Saved entries:
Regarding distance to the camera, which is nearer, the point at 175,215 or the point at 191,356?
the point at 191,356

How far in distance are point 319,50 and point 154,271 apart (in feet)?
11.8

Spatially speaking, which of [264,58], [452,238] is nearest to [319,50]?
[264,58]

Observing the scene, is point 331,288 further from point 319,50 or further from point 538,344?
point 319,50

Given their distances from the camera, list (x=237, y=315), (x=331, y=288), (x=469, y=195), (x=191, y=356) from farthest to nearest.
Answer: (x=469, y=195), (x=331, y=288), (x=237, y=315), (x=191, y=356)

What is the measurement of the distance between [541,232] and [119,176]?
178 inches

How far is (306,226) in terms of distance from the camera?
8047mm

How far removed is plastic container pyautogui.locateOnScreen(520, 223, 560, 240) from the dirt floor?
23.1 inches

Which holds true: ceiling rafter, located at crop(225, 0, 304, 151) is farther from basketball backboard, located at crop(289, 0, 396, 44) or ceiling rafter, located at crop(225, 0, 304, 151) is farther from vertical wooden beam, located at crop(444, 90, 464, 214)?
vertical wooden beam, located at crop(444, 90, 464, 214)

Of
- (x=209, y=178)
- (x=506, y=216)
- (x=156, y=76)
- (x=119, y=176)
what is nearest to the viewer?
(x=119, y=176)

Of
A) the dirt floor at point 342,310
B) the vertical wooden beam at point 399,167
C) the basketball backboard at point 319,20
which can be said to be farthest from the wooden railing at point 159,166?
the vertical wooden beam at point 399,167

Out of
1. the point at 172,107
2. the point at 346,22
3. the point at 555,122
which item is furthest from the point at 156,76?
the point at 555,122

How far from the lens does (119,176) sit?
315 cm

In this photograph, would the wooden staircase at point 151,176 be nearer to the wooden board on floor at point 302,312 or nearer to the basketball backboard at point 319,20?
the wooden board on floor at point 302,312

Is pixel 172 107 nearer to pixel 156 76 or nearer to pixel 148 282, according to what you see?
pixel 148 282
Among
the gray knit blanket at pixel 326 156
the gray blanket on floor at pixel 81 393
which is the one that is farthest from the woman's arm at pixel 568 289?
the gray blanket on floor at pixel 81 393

■ **Goal**: Please copy the records word for word, starting at the very beginning and ending with the line that contains "23.1 inches", that line included.

■ **Reply**:
Regarding distance to the camera, which is nearer, the point at 175,215 or the point at 191,356?
the point at 191,356

How far in distance are point 319,50 and point 154,271 apart (in feet)?
11.8

Spatially speaking, which of [264,58], [452,238] is nearest to [319,50]?
[264,58]

Observing the scene, is point 331,288 further from point 319,50 or further from point 538,344?
point 319,50

Given their distances from the camera, list (x=237, y=315), (x=331, y=288), (x=469, y=195), (x=191, y=356) from farthest to nearest.
Answer: (x=469, y=195), (x=331, y=288), (x=237, y=315), (x=191, y=356)

What is the measurement of the distance between [541,232] and [119,176]?
178 inches

How far is (306,226) in terms of distance from the camera?
8047mm

How far removed is plastic container pyautogui.locateOnScreen(520, 223, 560, 240) from the dirt floor?
23.1 inches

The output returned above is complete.